最近隣国では、時折面白いものが生み出されている。少ない動作で多数の食材が切れる調理器具など庶民の生活に根差したものが多いのだが、少しずつ広がりを見せていた。
「保存のきくクッキーですか?」
「はい。なんでも身体に良い薬草などが入っているそうで、薬師の方が日々食べて健康になるという触れ込みで作られたものなのだそうです」
そう言いながら包みを開けてルーカスの手元に寄せる。
「二種類あって、こちらは備蓄や冒険者の方の携帯食に人気なハードタイプですわ」
クスクスと笑いながら説明をした。
「公爵家のお方にこのようなものを渡すのは気が引けるのですが、せっかくの機会ですから召し上がってみてください」
余程妙な味なのか、悪戯っぽく笑うマリアンヌに乗ってやろうと小さな四角いそれを手に取った。
(薬効成分……薬と名がつくからには、そういう味なのだろうか?)
殆どためらいなく口に入れると、意外にも程よい甘みが口に広がり、嫌な匂いなどは感じなかったが。
ガリ。ボリボリ……
大きな音がルーカスの口の中で響く。
「……堅い……物凄く」
ゴロゴロと口の中で転がる小さな塊に驚きながらも、そのまま咀嚼した。
「そのまま召し上がるだけでなく、砕いてパン粥のようにしても良いそうですわ。お薬ではないですが、それでもそれに近い薬草が沢山配合されているのだそうで、普通のパン粥よりも良いと思いますの。これから体調を崩す子どもが増えますので、備蓄して使っていただこうとお渡ししたのですわ」
そう言いながら、動物の形をしたクッキーの入った袋をルーカスに手渡す。
「こちらはソフトタイプだそうです。薬効成分は同じものですが、ちょっと堅いおやつとして普通にいただけるものです」
「……いいのですか、貴重なものを」
親族に送ってもらったということは、こちらでは手に入り難いものなのだろう。
「こちらは元々お渡しするつもりでしたの。お礼には程遠いものですが、お仕事の合間にでも召し上がってくださいませ」
身体の代謝や免疫を上げる効果があるというので、気休め程度にも疲れが取れるならよいと思いながら。
「ありがとうございます。それでは遠慮なく」
小さなリボンがかけられた袋を笑顔で受け取った。
貴族街に入り、車輪の音がゆっくりになる。それとなく窓の外を見ればもうじき子爵家が見えて来るだろう。若干焦りながら、ルーカスは心を決める。
「――あの!」
「はい?」
「『ベイカー嬢』というのも他人行儀過ぎるので、『マリアンヌ嬢』とお呼びしてもよいでしょうか」
社交の付き合いなどは家名で呼ぶことも多いが、本来友人同士であればファーストネームで呼び合うのが主である。

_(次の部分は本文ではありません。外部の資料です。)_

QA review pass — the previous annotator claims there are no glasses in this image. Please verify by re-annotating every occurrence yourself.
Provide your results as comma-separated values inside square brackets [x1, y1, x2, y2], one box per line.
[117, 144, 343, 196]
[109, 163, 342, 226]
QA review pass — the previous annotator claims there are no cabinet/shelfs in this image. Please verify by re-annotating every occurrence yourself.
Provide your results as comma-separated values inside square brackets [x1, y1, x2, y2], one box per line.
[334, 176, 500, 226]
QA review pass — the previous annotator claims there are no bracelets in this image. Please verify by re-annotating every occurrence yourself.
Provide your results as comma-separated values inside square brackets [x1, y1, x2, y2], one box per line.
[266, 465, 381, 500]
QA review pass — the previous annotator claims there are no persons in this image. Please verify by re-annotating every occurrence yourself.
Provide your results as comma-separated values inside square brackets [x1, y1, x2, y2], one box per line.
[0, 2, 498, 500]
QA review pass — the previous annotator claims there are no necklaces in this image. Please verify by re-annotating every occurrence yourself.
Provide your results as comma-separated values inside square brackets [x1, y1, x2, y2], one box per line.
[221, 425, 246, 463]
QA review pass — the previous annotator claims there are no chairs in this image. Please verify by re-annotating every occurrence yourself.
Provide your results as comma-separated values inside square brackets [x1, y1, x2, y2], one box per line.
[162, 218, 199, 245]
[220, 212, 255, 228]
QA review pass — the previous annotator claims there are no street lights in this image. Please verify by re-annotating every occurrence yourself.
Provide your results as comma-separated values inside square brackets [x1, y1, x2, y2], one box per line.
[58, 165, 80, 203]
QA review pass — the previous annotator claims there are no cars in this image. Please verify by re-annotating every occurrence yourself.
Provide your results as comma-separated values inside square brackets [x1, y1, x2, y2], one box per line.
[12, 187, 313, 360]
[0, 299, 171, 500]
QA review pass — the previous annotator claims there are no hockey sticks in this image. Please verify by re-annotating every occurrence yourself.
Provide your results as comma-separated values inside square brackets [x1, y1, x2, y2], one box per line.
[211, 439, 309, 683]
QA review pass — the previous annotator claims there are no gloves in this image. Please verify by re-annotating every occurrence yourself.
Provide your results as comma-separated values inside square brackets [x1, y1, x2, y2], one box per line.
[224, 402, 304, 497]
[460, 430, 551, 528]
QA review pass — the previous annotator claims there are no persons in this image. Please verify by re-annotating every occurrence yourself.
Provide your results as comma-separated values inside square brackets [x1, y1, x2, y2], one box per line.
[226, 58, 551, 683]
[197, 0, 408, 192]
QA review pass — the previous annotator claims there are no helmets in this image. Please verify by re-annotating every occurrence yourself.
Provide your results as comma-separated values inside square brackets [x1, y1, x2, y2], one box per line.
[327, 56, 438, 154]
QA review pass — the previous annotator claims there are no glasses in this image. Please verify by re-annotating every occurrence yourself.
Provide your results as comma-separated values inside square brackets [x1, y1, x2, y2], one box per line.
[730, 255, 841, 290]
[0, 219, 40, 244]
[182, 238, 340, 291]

言い寄って来る女性も多いルーカスは、基本女性への呼びかけは家名で行なうようにしている。
とはいえふたりは紛れもない友人同士で、お互いに信頼し合っているといってよい。いつまでもよそよそしい呼び方はどうなのだろうかと思っていたのだ。断りなくサラッと呼び変えても良かったのだが、真面目なマリアンヌの許可もなく呼ぶのも何か違うと思い、確認する機会を窺っていたのだった。
「はいっ!? どうぞお好きにお呼びくださいませ……!」
案の定、非常に動揺する様子を見せ、何度も何度も頷いていた。
子爵令嬢と公爵令息。十六歳と十九歳。微妙な違いであり、大きな違いでもある。
時折面倒なあれこれが、ふたりの周りに横たわっているのだ。
屋敷の前に馬車が止まる。子爵家の執事と侍女が大きな扉から出て来た。
時間切れである。
緊張と驚きと他の何かとで、何ともおかしな表情になっているマリアンヌが馬車を降りる。執事と侍女は不思議そうにふたりを見比べた。
「では、マリアンヌ嬢。また是非一緒に孤児院に参りましょう」
「はい」
マリアンヌはかすれた声で辛うじて答えると、頷き、遠ざかって行く馬車を見えなくなるまで見送った。